══ Provided information

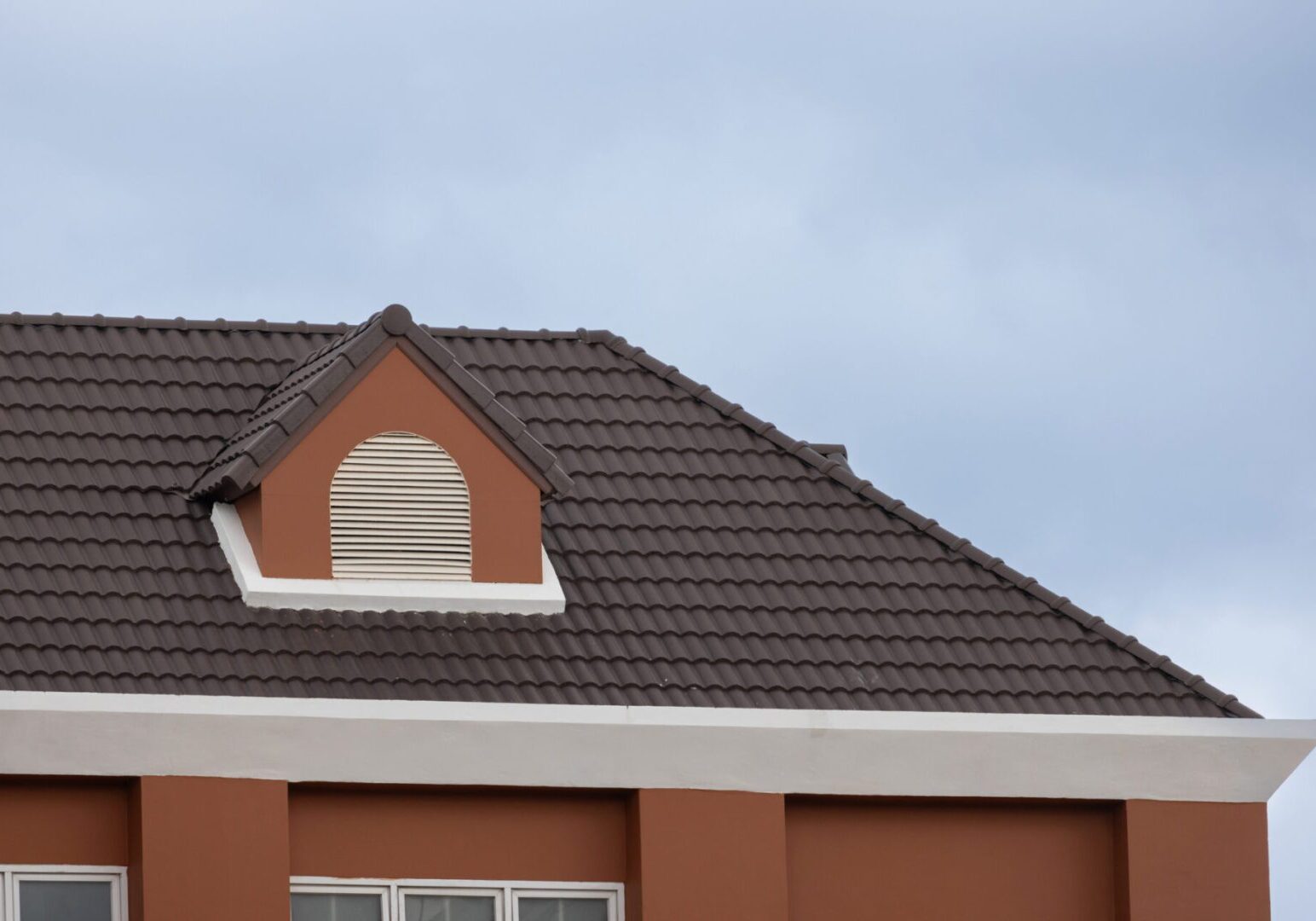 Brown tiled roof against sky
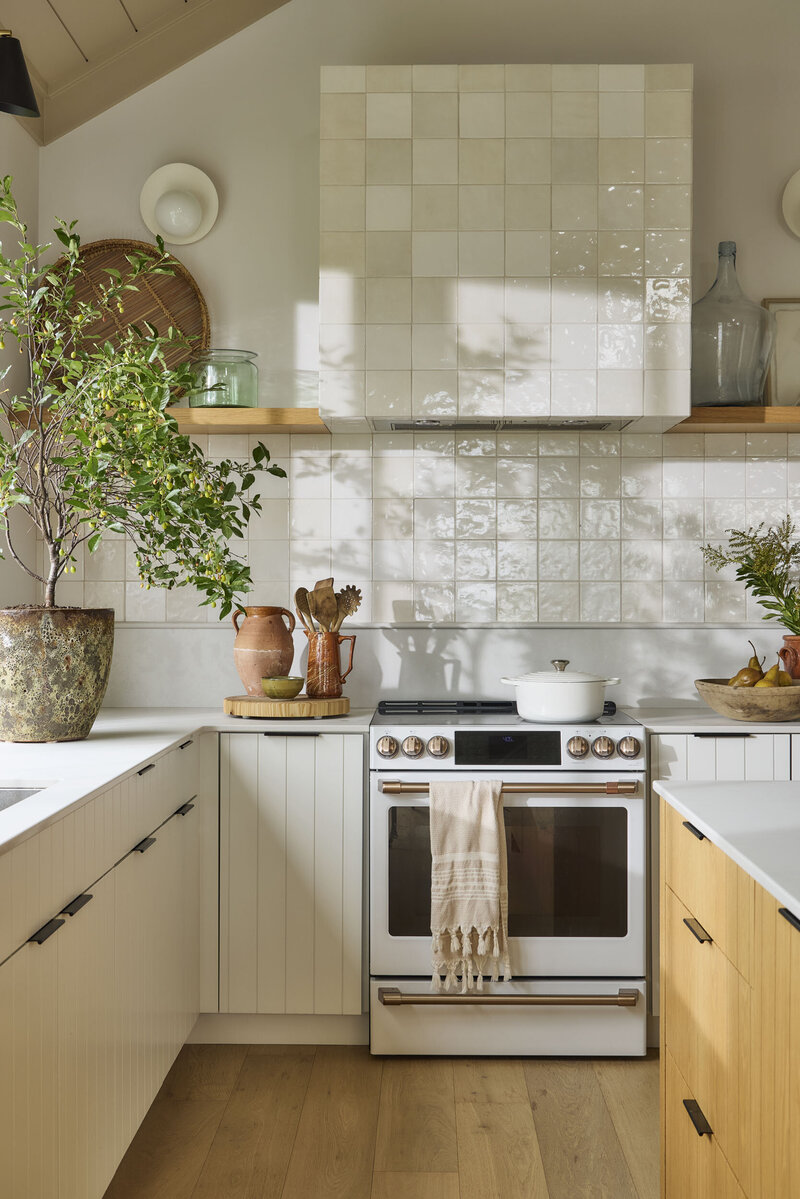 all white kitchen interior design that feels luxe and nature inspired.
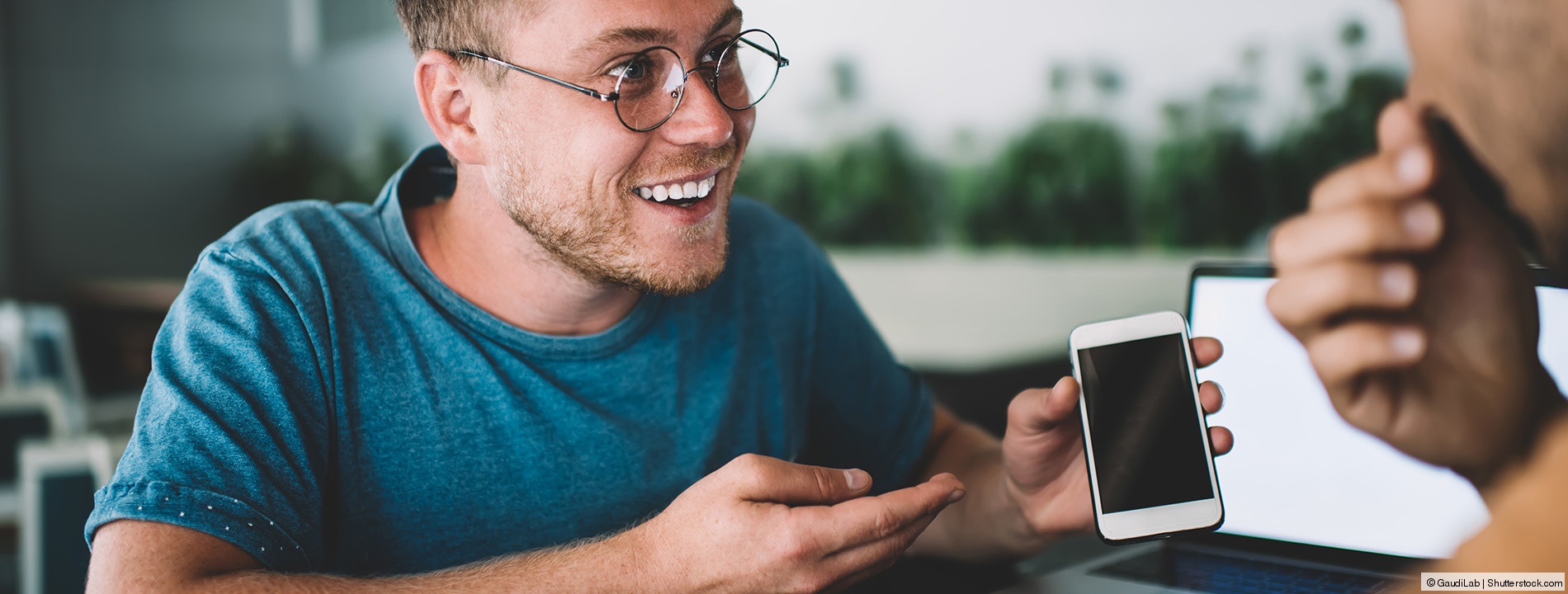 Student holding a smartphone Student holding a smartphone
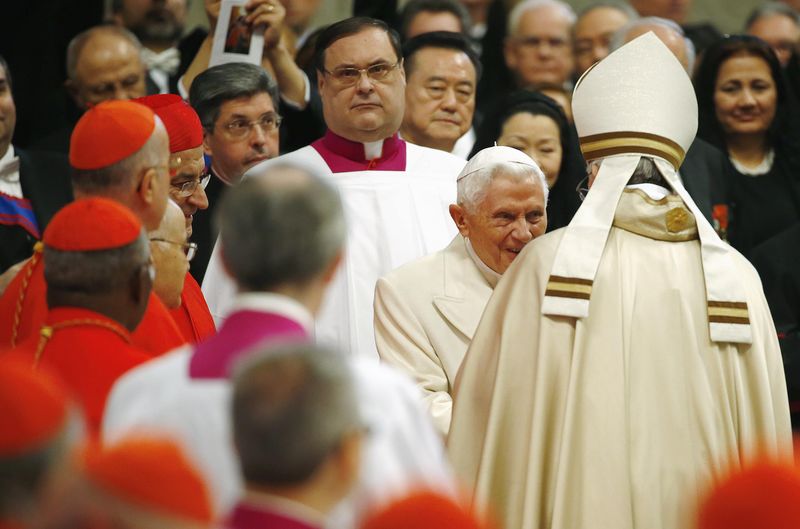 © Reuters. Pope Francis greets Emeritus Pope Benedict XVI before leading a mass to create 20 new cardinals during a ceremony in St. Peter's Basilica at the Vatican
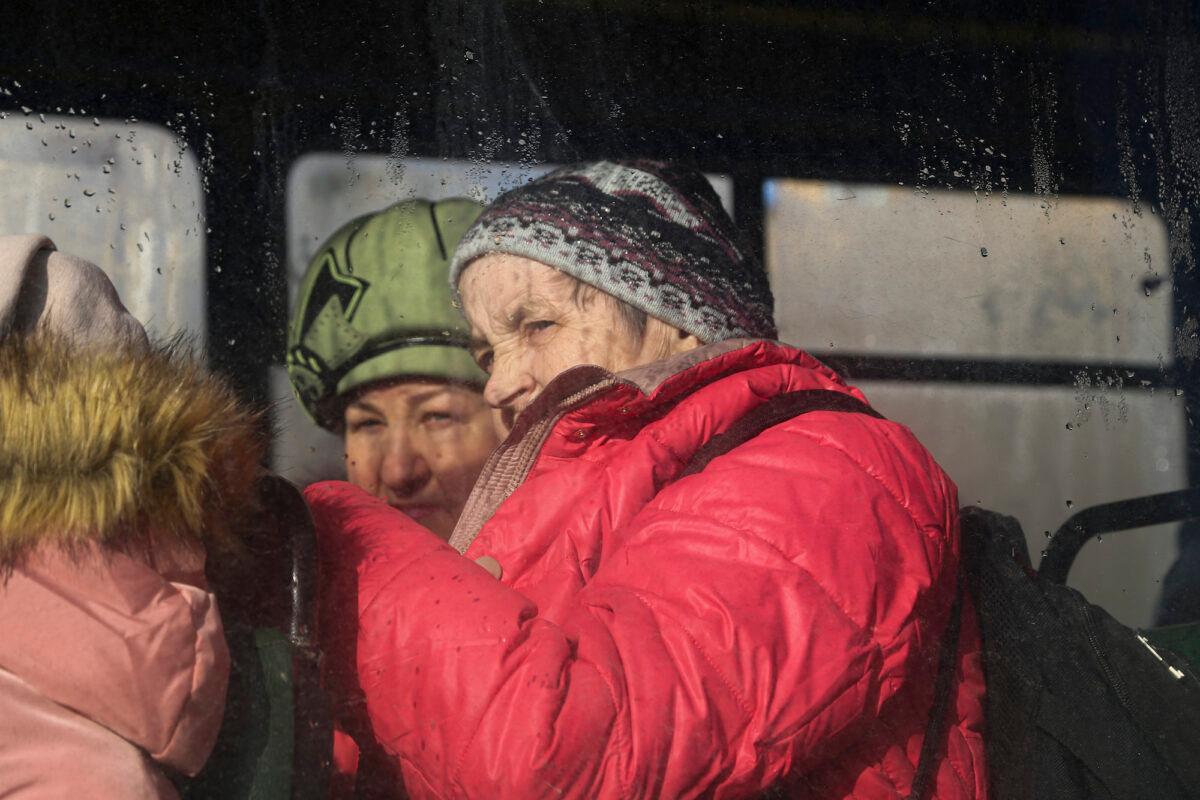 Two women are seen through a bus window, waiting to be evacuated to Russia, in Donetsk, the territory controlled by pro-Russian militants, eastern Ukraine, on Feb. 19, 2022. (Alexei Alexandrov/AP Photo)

════

Activity: Lines from the one that contains "all white kitchen" to the final line of the material are the whole answer. Reproduce them word for word and skip the pictures.

Finished task:
 all white kitchen interior design that feels luxe and nature inspired.
 Student holding a smartphone Student holding a smartphone
 © Reuters. Pope Francis greets Emeritus Pope Benedict XVI before leading a mass to create 20 new cardinals during a ceremony in St. Peter's Basilica at the Vatican
 Two women are seen through a bus window, waiting to be evacuated to Russia, in Donetsk, the territory controlled by pro-Russian militants, eastern Ukraine, on Feb. 19, 2022. (Alexei Alexandrov/AP Photo)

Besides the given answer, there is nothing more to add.